**Supplied data**
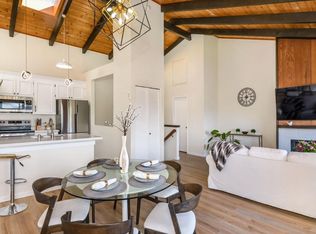 467 El Faisan Dr, San Rafael, CA 94903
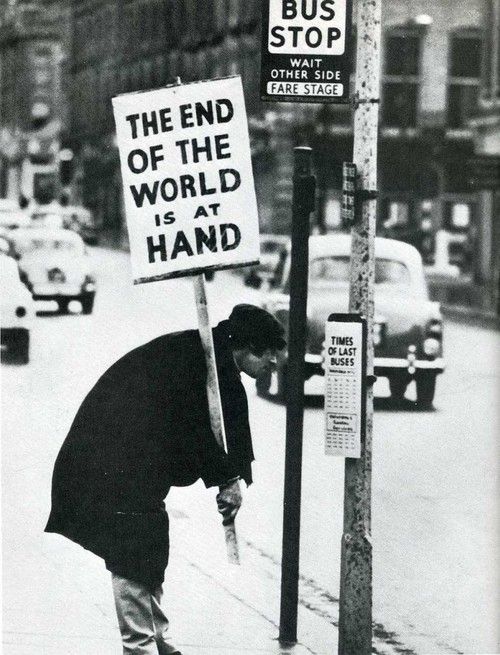 end.jpg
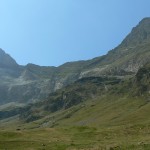 pyrenees09-005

**Work request**
Retype each line above exactly and leave out any picture.

**Answer below**
 467 El Faisan Dr, San Rafael, CA 94903
 end.jpg
 pyrenees09-005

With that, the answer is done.